Written exercise 1: Select every line of the records that contains the word "farther", treating uppercase and lowercase letters as different.

On Tue, Mar 7, 2017 at 5:21 AM, Robert Haas <robertmh...@gmail.com> wrote: > + /* Can't do anything else if inner path needs to be unique'd */ > + if (save_jointype == JOIN_UNIQUE_INNER) > + return; > > Right after this, you should try_partial_mergejoin_path() with the > result of get_cheapest_parallel_safe_total_inner(), just like > sort_inner_and_outer() already does. > > I think with some work you could merge generate_mergejoin_paths with > generate_partial_mergejoin_paths instead of duplicating all the code. > They're not really that different, and you could reduce the > differences further if you made try_mergejoin_path() take an > additional is_partial argument and pass the call to > try_partial_mergejoin_path() if it's true. The various bits of > special handling related to join types that aren't supported in > parallel queries aren't going to help you in parallel mode, but they > won't hurt either. This bit: > > + /* Generate partial path if inner is parallel safe. */ > + if (inner_cheapest_total->parallel_safe) > + try_partial_mergejoin_path(root, > > ...is really not right. That value is being passed down from > consider_parallel_mergejoin(), which is getting it from > match_unsorted_outer(), which really shouldn't be calling this code in > the first place with a path that's not parallel-safe. What it ought > to do is (a) pass inner_cheapest_total if that's non-NULL and > parallel-safe, or else (b) call > get_cheapest_parallel_safe_total_inner() and pass that value, (c) > unless that's NULL also in which case it should skip the call > altogether.

Dataset content:
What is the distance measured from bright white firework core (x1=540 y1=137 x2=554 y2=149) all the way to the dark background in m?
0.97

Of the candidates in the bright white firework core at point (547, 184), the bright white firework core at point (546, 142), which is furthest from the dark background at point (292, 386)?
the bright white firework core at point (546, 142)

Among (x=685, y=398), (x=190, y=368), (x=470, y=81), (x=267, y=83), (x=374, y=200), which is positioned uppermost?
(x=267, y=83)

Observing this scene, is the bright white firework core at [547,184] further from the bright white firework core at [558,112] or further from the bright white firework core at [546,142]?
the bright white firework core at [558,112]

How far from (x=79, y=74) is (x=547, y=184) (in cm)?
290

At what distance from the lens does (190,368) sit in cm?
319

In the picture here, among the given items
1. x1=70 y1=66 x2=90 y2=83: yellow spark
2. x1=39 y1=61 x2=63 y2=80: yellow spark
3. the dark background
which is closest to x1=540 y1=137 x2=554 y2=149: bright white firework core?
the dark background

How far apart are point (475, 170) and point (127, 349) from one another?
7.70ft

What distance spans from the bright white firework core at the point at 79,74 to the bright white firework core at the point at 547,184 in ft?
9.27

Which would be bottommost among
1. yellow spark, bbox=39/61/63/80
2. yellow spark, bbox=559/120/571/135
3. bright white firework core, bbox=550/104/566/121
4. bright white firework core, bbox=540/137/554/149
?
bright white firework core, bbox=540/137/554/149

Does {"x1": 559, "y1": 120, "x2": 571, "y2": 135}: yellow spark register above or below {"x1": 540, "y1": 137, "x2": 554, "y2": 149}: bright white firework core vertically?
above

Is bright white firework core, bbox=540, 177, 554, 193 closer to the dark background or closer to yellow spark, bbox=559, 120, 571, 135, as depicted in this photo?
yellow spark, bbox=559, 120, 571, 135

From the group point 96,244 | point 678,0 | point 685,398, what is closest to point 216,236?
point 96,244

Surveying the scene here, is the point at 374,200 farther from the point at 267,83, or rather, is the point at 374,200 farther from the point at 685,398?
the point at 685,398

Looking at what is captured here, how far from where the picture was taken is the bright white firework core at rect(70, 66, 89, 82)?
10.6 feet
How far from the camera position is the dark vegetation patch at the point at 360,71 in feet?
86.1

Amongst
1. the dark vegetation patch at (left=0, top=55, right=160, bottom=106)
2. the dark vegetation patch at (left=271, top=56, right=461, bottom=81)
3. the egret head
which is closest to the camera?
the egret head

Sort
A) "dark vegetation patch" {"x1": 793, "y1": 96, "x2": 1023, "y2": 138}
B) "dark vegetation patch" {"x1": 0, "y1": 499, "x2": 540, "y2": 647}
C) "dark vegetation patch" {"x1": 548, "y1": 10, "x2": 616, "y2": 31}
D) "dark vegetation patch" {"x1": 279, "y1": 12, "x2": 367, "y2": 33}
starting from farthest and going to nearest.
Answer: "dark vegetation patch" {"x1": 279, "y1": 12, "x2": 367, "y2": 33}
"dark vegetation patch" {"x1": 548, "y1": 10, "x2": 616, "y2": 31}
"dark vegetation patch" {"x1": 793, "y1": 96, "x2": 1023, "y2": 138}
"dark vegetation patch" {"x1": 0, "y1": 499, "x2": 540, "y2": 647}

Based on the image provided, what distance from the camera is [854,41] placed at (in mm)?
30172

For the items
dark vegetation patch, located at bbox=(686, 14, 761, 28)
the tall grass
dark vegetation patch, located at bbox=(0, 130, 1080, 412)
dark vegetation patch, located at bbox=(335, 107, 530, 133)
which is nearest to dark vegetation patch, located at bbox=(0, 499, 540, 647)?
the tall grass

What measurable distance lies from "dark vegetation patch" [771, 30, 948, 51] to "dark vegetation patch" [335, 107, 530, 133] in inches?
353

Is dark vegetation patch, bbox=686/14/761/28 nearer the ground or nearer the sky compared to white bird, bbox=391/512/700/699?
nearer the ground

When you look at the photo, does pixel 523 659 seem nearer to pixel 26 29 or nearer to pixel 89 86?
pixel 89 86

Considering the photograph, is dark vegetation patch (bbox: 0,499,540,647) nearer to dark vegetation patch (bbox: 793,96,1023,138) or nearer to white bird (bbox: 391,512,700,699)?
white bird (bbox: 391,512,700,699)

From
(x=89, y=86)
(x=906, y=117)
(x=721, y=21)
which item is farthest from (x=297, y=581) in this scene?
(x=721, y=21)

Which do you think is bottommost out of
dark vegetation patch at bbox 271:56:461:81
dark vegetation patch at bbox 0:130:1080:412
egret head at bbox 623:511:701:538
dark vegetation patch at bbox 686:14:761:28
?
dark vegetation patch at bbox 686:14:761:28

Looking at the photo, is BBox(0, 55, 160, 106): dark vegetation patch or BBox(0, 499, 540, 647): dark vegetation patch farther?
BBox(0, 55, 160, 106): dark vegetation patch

Written exercise 2: According to the message on parallel merge join paths, what additional argument should try_mergejoin_path() take?

Complete answer 1:
Surveying the scene here, is the point at 374,200 farther from the point at 267,83, or rather, is the point at 374,200 farther from the point at 685,398?
Looking at the photo, is BBox(0, 55, 160, 106): dark vegetation patch or BBox(0, 499, 540, 647): dark vegetation patch farther?

Complete answer 2: An is_partial argument.